3. a. Zowel de statutaire als de contractuele personeelsleden van de centrale administratie en het gewestelijk kantoor Brussel-Hoofdstad van het RSVZ kunnen een beroep doen op de kinderopvang voor hun kinderen.

b. Neen.

4. a. Geen.

b. Het RSVZ houdt sinds 2007 de gegevens bij over het aantal kinderen dat gebruik maakte van de kinderopvang.


woonplaats van de kinderen


Vlaams gewest

Waals gewest

Brussels Hoofdstedelijk Gewest

2007

4

3

2

2008

5

3

2

2009

7

1

5

Voor de jaren 2005 en 2006 kan enkel worden meegedeeld dat respectievelijk 15 en 12 maal gebruik gemaakt werd van de kinderopvang. Er zijn geen gegevens over het aantal kinderen dat dit cijfer vertegenwoordigt. Een opsplitsing per gewest is dan ook niet mogelijk.

5. Geen.

6. a. Geen.

b. Zonder voorwerp.

7. a. Zonder voorwerp.

b.

2005 643,61 euro

2006 963,42 euro

2007 1 896,29 euro

2008 2 044,94 euro

2009 2 552,82 euro (het jaar 2009 is nog niet afgesloten, de opvang tijdens het allerheiligenverlof en de kerstvakantie is nog niet gefactureerd)

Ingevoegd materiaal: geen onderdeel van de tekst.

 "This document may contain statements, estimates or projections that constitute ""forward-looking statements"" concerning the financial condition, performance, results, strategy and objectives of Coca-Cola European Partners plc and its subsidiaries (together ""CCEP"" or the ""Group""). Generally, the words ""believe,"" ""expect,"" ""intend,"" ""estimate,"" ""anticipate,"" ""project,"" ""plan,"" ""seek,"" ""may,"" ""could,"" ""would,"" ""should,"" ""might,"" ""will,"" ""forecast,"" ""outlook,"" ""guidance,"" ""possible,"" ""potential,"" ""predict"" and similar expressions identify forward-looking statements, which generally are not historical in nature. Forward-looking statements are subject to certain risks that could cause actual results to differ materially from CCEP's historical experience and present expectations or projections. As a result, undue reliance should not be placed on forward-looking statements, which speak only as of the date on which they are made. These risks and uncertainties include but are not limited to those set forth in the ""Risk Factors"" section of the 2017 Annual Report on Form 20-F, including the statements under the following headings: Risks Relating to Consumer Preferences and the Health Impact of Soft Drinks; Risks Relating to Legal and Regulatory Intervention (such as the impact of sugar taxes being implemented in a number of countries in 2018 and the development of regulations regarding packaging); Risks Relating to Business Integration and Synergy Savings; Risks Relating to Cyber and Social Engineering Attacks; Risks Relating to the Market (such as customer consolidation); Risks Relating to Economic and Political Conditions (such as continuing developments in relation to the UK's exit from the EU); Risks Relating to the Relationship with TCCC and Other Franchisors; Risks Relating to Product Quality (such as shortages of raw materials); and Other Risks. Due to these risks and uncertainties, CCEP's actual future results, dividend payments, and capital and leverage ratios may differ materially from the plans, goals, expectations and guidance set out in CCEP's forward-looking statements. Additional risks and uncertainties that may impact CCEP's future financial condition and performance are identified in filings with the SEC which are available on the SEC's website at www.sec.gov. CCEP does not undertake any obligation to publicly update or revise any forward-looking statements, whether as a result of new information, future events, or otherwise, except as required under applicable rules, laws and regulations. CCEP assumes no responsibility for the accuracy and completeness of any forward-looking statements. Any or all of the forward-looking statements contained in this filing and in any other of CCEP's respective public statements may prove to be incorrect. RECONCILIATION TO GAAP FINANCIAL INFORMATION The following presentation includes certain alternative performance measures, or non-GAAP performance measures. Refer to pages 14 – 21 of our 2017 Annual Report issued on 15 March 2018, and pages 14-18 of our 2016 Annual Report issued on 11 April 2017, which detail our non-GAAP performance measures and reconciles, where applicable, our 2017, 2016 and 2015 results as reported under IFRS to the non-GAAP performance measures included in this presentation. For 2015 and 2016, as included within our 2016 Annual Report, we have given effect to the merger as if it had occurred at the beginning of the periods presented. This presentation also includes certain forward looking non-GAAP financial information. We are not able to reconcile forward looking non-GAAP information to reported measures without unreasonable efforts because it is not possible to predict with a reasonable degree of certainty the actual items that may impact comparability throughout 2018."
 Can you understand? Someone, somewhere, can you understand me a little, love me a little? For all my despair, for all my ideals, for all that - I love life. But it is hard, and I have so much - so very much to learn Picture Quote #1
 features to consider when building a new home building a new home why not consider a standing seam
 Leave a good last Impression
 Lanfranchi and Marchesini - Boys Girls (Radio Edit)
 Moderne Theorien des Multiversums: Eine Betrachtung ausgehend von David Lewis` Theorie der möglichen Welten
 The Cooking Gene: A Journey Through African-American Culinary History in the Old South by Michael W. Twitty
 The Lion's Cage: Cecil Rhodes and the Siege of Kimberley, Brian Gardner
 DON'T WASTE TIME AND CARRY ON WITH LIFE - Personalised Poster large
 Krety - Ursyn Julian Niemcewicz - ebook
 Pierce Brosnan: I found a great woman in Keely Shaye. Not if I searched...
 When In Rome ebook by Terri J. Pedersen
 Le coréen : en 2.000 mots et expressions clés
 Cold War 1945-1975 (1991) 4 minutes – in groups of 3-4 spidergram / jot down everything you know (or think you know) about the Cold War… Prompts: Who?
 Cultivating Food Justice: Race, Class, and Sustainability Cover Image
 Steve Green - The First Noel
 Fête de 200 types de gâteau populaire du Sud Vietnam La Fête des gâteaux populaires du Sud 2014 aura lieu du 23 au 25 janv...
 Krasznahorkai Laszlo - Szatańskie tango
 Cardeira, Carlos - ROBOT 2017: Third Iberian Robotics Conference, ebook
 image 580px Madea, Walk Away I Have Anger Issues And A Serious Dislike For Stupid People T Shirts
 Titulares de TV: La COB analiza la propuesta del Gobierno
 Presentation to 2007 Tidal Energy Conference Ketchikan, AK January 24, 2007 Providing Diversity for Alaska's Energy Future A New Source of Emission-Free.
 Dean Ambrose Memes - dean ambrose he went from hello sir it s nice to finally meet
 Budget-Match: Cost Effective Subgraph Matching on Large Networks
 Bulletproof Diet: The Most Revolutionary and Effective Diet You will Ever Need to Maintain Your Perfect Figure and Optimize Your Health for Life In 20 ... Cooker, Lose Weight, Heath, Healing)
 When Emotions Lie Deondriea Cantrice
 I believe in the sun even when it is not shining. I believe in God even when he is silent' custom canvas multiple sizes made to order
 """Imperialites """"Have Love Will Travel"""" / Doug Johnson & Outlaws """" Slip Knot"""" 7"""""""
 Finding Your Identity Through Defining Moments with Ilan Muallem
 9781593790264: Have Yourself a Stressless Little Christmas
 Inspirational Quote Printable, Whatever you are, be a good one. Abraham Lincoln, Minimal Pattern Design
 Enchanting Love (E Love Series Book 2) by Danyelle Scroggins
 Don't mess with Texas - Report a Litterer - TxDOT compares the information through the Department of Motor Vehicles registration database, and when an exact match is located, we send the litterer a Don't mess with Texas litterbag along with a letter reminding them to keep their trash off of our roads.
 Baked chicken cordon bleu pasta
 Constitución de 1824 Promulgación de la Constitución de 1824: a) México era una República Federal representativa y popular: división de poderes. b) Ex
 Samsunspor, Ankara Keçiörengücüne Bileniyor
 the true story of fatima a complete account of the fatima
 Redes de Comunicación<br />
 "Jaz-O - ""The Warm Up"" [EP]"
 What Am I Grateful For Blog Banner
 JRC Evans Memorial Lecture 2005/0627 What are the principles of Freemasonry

8. Voor de jaren 2005 tot en met de paasvakantie 2009 werd een tegemoetkoming van 2,5 euro per dag gevraagd voor een normale activiteit en van 7,5 euro per dag voor een dag uitstap.

Voor de overige vakanties van het jaar 2009 werd een tegemoetkoming van 3 euro per dag gevraagd voor een normale activiteit en van 8 euro per dag voor een daguitstap.

9. a. In 2006 heeft het RSVZ een nieuw samenwerkingsakkoord gesloten met de RVP. Gezien de positieve reacties van de ouders van de deelnemende kinderen, bestaan er geen plannen om de huidige regeling met de RVP te wijzigen.

b. Zie punt 9.a.

c. Neen.

d. Neen. De RVP bepaalt de leeftijdsgrenzen.

e. Zie punt 9.a.

Wat de DG Zelfstandigen betreft :

Aangezien ik enkel inhoudelijk bevoegd ben voor de DG Zelfstandigen, beschik ik niet over de gevraagde gegevens. Voor alle andere onderwerpen (personeel, logistiek, …) met betrekking tot de FOD Sociale Zekerheid, en dus ook tot de DG Zelfstandigen, is het de Minister van Sociale Zaken die bevoegd is.

Wat de federale wetenschappelijk betreft :

De federale wetenschappelijke instellingen beschikken niet over een sociale dienst die losstaat van de Programmatorische Overheidsdienst (POD) Wetenschapsbeleid.

Kinderen tussen 3 en 12 jaar worden tijdens de vakantieperiodes niet binnen de POD zelf opgevangen. Daarvoor zijn er personele en financiële middelen vereist waarover de sociale dienst niet beschikt en de verspreiding van de gebouwen van het Federaal Wetenschapsbeleid over het grondgebied van het Brussels Hoofdstedelijk Gewest maakt het er niet gemakkelijker op.

De sociale dienst komt evenwel voor 50 euro tegemoet in een gedeelte van de kosten van de ouders waarvan de kinderen tijdens de schoolvakantie worden opgevangen in een kinderdagverblijf of in welk in België erkend centrum ook.

Het Koninklijk Belgisch Instituut voor Natuurwetenschappen (KBIN) heeft het initiatief genomen om in september 2004 een kinderdagverblijf te openen voor kinderen van 0 tot 3 jaar. 70 % van de 14 beschikbare plaatsen wordt ingenomen door kinderen van het personeel. De kinderen van het personeel van het KBIN krijgen daarentegen geen voorrang noch enig voorkeurtarief bij de activiteiten van de educatieve dienst van het Instituut. Tussen 2005 en 2009 waren er van de 558 voor die activiteiten ingeschreven Nederlandstalige kinderen 48 kinderen van het personeel van het KBIN. Aan Franstalige zijde waren dat 80 kinderen van het personeel van het KBIN op een totaal van 704 ingeschreven Franstalige kinderen.

In de Koninklijke Musea voor Kunst en Geschiedenis wordt er geen exclusieve opvang voor de kinderen van de personeelsleden georganiseerd. Er wordt hen wel de mogelijkheid geboden om deel te nemen aan de ateliers / workshops. Deze worden tijdens elke schoolvakantie georganiseerd door de educatieve en culturele dienst van het Jubelparkmuseum, het Dynamusée, en de educatieve dienst van het Muziekinstrumentenmuseum. Algemeen genomen nemen niet zoveel kinderen (68) van personeelsleden deel aan deze ateliers / workshops, ondanks 50 % korting op de normale prijs.